As digital business grows and adds vast amounts of new elements, data and dynamic interrelationships to the organization; the role of people becomes essential to enterprise security strategy. Gartner has described the need for organizations to implement People-Centric Security (PCS) to emphasize individual accountability and trust versus restrictive, preventive security controls.
This move from the digital machinist approach to the digital humanist context, requires that security professionals understand human behavior, tendencies, and experiences in order to be successful, according to Gartner analysts Paul Proctor and Tom Scholtz at Gartner Symposium/ITxpo in Orlando.
Organizations can begin by creating a Digital Humanist Manifesto that starts and ends with people, embraces serendipity, and gives people space.
Start and end with people
A security approach that starts and ends with people begins by observing how people behave, learning from that behavior, and evolving the system based on how humans use it. This approach is founded on the principle that people are the strongest link in the security chain and therefore must be educated about why their role is essential in keeping the organization safe. “Give people the freedom to fail if necessary, as long as they learn,” Scholtz says.
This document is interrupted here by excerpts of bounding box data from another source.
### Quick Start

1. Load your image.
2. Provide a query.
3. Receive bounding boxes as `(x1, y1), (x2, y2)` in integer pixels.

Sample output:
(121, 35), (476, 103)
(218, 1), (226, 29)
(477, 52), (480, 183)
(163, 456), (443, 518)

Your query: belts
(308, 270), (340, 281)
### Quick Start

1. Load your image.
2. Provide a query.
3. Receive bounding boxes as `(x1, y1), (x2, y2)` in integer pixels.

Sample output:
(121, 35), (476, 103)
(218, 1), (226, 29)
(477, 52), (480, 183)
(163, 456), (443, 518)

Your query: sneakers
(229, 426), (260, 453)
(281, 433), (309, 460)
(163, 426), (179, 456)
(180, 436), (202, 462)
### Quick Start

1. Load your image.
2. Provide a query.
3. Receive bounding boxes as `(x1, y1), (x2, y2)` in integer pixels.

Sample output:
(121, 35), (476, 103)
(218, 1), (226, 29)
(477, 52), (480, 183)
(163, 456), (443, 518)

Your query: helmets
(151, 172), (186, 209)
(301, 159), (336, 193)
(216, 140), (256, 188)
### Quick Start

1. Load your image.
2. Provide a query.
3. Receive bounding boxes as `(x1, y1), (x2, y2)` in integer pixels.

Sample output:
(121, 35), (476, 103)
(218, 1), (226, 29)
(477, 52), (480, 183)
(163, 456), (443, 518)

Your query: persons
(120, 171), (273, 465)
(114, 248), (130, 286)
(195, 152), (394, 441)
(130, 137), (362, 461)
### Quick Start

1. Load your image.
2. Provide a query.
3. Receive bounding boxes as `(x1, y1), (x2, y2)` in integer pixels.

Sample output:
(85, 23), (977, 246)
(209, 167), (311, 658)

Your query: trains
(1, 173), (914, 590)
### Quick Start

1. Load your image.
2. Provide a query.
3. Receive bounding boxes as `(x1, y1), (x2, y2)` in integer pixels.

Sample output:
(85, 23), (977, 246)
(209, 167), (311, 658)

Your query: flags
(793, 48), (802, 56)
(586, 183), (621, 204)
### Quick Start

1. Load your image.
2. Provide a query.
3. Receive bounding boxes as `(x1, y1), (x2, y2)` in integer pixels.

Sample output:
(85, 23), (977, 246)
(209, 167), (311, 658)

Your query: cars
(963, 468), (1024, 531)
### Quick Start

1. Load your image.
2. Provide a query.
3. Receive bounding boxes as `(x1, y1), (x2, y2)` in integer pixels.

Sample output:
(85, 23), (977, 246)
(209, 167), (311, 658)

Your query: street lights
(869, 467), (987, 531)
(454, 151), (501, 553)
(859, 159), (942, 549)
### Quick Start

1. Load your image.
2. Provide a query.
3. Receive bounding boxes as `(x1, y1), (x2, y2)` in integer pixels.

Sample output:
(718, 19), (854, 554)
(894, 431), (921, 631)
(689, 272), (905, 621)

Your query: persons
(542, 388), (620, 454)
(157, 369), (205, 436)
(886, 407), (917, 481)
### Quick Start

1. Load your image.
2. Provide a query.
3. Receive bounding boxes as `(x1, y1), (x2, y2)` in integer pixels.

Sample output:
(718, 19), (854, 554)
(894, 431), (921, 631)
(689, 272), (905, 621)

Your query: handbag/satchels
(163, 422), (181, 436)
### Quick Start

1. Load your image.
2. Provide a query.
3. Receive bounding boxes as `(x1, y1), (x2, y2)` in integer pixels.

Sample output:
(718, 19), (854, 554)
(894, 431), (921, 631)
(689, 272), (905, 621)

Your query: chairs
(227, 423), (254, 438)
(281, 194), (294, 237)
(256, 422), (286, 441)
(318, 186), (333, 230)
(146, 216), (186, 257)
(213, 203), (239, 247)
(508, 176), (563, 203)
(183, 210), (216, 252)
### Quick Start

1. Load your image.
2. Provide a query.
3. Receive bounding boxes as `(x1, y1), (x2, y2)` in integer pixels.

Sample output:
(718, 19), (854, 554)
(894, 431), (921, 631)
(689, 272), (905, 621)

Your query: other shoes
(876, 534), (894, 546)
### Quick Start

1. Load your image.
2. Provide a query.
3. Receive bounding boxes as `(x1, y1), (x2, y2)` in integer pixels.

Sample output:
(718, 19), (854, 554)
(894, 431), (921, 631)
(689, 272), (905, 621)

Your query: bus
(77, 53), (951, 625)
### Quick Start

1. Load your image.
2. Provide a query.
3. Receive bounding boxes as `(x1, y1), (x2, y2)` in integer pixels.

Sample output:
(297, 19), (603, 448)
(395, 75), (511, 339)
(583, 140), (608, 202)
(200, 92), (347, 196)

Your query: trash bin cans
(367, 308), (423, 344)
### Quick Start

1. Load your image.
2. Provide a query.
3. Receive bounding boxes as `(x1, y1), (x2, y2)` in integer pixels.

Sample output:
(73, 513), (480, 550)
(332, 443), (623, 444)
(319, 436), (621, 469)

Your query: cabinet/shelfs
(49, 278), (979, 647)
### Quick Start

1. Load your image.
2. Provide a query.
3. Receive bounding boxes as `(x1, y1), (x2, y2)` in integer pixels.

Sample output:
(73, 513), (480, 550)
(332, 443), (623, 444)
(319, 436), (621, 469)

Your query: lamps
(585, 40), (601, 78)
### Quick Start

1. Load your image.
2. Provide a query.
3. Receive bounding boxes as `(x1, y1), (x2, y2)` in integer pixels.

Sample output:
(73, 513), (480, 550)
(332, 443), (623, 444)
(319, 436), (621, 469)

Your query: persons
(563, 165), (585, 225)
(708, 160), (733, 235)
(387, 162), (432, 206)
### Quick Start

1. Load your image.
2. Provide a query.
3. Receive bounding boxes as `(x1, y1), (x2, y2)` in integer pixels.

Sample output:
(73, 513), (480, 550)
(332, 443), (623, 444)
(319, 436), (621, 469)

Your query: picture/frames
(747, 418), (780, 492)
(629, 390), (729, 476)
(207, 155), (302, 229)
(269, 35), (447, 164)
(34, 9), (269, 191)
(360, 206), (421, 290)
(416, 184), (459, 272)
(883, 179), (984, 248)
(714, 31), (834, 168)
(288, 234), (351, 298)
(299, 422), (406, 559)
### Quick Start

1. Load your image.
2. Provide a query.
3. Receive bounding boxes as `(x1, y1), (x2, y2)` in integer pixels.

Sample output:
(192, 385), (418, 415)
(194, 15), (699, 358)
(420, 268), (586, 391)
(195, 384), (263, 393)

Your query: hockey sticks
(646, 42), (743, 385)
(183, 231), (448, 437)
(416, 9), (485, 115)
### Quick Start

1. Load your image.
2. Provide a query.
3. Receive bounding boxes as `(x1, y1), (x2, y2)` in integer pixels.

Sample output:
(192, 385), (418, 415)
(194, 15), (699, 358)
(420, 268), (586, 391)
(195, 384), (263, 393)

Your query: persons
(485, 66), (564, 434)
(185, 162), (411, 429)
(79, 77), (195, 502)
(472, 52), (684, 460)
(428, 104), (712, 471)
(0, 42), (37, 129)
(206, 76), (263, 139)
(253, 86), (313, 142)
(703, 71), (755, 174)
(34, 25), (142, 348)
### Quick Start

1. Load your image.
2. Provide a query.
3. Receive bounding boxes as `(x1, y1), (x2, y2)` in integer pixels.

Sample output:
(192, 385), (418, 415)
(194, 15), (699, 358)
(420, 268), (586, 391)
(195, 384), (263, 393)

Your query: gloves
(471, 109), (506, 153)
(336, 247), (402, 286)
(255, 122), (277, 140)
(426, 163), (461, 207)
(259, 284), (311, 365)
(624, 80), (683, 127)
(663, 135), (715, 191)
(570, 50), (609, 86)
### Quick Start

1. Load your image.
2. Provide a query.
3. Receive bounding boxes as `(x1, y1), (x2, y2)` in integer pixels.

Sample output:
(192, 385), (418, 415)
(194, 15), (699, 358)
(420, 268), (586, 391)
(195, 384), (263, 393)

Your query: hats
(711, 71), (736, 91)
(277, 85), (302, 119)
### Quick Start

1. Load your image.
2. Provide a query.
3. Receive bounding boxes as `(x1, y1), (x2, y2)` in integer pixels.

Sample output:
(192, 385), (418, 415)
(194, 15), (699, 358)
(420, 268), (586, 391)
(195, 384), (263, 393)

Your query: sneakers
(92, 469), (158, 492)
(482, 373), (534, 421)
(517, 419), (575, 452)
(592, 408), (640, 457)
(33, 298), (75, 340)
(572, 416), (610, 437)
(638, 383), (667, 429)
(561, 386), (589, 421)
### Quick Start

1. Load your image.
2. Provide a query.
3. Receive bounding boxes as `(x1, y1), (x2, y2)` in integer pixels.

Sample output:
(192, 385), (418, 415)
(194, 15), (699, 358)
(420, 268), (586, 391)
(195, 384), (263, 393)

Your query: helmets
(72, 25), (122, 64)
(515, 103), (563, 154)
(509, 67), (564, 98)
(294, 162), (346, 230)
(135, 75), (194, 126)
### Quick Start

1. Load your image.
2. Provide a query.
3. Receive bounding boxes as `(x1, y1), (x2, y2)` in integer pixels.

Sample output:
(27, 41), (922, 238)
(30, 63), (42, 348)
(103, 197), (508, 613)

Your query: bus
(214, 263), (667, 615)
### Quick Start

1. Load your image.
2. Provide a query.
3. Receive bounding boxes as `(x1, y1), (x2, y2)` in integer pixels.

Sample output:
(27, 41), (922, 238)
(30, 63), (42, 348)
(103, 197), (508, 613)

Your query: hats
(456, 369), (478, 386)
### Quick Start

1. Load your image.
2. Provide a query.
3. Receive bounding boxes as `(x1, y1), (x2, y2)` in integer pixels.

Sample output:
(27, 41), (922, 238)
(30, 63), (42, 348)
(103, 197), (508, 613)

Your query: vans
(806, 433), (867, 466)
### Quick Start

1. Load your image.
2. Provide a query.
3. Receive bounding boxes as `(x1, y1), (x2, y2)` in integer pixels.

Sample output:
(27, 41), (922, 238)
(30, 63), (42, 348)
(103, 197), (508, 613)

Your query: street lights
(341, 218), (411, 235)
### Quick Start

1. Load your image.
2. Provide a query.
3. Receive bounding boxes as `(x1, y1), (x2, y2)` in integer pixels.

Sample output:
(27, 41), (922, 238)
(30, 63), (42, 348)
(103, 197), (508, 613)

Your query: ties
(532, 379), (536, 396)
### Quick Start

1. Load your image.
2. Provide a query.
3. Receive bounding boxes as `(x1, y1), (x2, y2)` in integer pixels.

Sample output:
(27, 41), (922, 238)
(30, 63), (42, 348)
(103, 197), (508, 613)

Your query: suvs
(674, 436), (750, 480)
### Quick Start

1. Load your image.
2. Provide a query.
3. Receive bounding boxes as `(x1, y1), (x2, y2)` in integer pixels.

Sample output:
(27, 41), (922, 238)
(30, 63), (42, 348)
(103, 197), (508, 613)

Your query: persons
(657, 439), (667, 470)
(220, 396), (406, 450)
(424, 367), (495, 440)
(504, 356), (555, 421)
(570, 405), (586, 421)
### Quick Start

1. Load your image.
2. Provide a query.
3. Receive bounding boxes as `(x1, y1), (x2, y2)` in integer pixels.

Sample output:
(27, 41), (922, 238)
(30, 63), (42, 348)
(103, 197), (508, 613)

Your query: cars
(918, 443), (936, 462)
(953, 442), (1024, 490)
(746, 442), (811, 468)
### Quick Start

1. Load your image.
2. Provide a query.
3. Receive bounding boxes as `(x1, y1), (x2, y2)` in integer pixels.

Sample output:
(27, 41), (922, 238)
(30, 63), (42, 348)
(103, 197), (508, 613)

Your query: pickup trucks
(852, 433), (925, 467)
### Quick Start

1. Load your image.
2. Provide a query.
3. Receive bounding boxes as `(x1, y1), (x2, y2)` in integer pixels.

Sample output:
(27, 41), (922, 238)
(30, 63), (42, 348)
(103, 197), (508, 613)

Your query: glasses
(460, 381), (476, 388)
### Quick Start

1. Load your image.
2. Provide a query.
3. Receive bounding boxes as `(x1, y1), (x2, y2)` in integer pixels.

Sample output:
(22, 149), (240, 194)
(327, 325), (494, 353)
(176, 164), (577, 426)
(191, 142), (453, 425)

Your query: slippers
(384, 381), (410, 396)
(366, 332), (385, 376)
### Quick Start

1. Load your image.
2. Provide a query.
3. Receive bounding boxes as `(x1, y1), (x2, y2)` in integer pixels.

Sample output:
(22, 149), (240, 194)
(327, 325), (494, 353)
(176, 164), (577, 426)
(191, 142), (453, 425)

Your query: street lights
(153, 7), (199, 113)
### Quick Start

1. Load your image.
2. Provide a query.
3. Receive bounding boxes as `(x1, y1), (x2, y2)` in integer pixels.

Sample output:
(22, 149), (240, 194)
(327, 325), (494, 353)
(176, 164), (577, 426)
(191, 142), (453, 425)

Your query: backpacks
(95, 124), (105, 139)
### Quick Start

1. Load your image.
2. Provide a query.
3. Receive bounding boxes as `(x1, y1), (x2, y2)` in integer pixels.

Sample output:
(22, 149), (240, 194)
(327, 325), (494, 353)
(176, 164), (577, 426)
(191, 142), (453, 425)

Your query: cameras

By following the “autonomy principle,” security professionals allow people to figure out for themselves how best to use technology through experience and sharing with each other. The community principle encourages the desired security-conscious behavior and encourages openness, sharing of motives, actions and risks. In the end, it’s about allowing people to make and own responsibility for their decisions.
Give people space
When Facebook experimented with emotional cognition by tweaking what users’ saw and their reactions, it crossed a creepy line. Organizations should remember let people use technology without infringing on their individual space. A digital humanist approach to security keeps this in mind and acknowledges the balance between a culture where people push the boundaries to get away with as much as they can and one where the organization takes a “machinist” approach with features that maximize efficiency at the expense of usability.